• Problem A
Express the entries below as a numbered list, starting with their first line and going on through the line containing "301V288L197 284H170V288H148L114 275L100", with blank lines left out.

• Source text
# RDP options behind a firewall



## rninow (Jun 9, 2011)

If there a method of providing RDP connections when port 3389 is blocked and Security staff fights the waving of the restriction. Have tried unsuccessfully to use Remote Desktop of port 80 to a Terminal Service Gateway. This is blocked by content filters that prevent RDP connections. I don't really understand the actions of a content filter but presume it is similar to the ActiveX filtering in Internet Explorer 9. 
I guess the question that really needs to be addressed is - Is there an alternative that is similar in operation to Remote Desktop or VNC but secure enough to be waved by Security and still provide the required connectivity?
I have a couple of user connections from inside a government facility that require these types of connections to meet Federal mandates for oversight. Any help would be greatly appreciated.


----------



## Basementgeek (Feb 7, 2005)

Hi and welcome to TSF :wave:

This being a US Government PC, you should have plenty of IT people to assist you in this question.

BG


----------



## rninow (Jun 9, 2011)

Yes there is a lot of help but no solutions. Security won't budge from the position that RDP is a security risk and our contractor staff won't budge without security being onboard. The basic irresistible force meeting the immovable object. All of which gets me no closer to a solution which provides my users the ability to perform their required tasks.

:4-dontkno


----------



## Basementgeek (Feb 7, 2005)

As you said there are restrictions placed on the PC/System, which means there is nothing we can do to help. Our forum rules prohibit it.

The only thing I think you can do, is talk to the boss and see if you get them to look into it. Not to mention, by passing their restrictions on your own, could cost you your job.

BG


----------



## Wand3r3r (Sep 17, 2010)

Consider recommending products like logmein, hamachi or teamviewer which do not require port forwarding.


----------

• Listed entries
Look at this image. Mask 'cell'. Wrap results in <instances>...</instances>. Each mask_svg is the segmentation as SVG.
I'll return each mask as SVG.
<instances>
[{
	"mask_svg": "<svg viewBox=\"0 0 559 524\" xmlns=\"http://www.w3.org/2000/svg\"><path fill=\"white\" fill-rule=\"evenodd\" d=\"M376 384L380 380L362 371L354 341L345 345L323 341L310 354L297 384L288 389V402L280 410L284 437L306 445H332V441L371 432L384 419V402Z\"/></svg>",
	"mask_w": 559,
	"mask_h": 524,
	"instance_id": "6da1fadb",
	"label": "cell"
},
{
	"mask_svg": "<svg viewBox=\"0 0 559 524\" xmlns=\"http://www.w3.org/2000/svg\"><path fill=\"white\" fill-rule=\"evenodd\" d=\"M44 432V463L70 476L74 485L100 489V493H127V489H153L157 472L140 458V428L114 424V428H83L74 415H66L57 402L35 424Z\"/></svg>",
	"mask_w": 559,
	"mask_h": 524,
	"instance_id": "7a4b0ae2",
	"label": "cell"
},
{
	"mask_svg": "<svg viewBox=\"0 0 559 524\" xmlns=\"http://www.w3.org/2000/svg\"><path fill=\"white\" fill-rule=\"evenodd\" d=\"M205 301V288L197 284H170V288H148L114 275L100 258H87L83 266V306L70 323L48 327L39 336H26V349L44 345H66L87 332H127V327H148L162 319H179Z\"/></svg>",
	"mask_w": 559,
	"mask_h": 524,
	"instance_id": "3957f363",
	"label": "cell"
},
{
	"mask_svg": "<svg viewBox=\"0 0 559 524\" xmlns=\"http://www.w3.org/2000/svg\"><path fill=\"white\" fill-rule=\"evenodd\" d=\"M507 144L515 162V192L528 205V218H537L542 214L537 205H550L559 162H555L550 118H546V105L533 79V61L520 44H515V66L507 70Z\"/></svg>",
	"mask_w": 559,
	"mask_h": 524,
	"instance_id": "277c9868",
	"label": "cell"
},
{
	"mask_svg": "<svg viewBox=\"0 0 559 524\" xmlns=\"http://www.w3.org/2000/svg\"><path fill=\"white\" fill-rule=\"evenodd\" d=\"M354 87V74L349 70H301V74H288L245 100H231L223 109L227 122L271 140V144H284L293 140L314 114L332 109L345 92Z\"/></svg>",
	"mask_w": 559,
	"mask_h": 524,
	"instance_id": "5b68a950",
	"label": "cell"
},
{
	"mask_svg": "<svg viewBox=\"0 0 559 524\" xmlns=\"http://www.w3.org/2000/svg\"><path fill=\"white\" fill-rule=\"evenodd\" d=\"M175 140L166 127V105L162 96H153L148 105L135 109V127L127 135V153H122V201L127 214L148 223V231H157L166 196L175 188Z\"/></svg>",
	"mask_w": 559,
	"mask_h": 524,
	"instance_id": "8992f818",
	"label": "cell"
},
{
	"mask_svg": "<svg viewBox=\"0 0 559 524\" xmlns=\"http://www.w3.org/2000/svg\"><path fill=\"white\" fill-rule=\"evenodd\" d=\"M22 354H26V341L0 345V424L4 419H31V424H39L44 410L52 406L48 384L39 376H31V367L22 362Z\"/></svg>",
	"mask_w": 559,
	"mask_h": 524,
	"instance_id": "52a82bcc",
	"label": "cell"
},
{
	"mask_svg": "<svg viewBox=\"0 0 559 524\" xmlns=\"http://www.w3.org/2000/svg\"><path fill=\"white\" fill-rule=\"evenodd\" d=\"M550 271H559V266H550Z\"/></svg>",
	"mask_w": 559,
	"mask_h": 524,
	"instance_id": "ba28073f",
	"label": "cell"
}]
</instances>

• Problem B
Write out the passage from the RDP firewall thread above, starting with "If there a method" and going on through "the required connectivity?", word for word.

• Result A
1. Look at this image. Mask 'cell'. Wrap results in <instances>...</instances>. Each mask_svg is the segmentation as SVG.
2. I'll return each mask as SVG.
3. <instances>
4. [{
5. 	"mask_svg": "<svg viewBox=\"0 0 559 524\" xmlns=\"http://www.w3.org/2000/svg\"><path fill=\"white\" fill-rule=\"evenodd\" d=\"M376 384L380 380L362 371L354 341L345 345L323 341L310 354L297 384L288 389V402L280 410L284 437L306 445H332V441L371 432L384 419V402Z\"/></svg>",
6. 	"mask_w": 559,
7. 	"mask_h": 524,
8. 	"instance_id": "6da1fadb",
9. 	"label": "cell"
10. },
11. {
12. 	"mask_svg": "<svg viewBox=\"0 0 559 524\" xmlns=\"http://www.w3.org/2000/svg\"><path fill=\"white\" fill-rule=\"evenodd\" d=\"M44 432V463L70 476L74 485L100 489V493H127V489H153L157 472L140 458V428L114 424V428H83L74 415H66L57 402L35 424Z\"/></svg>",
13. 	"mask_w": 559,
14. 	"mask_h": 524,
15. 	"instance_id": "7a4b0ae2",
16. 	"label": "cell"
17. },
18. {
19. 	"mask_svg": "<svg viewBox=\"0 0 559 524\" xmlns=\"http://www.w3.org/2000/svg\"><path fill=\"white\" fill-rule=\"evenodd\" d=\"M205 301V288L197 284H170V288H148L114 275L100 258H87L83 266V306L70 323L48 327L39 336H26V349L44 345H66L87 332H127V327H148L162 319H179Z\"/></svg>",

• Result B
If there a method of providing RDP connections when port 3389 is blocked and Security staff fights the waving of the restriction. Have tried unsuccessfully to use Remote Desktop of port 80 to a Terminal Service Gateway. This is blocked by content filters that prevent RDP connections. I don't really understand the actions of a content filter but presume it is similar to the ActiveX filtering in Internet Explorer 9. 
I guess the question that really needs to be addressed is - Is there an alternative that is similar in operation to Remote Desktop or VNC but secure enough to be waved by Security and still provide the required connectivity?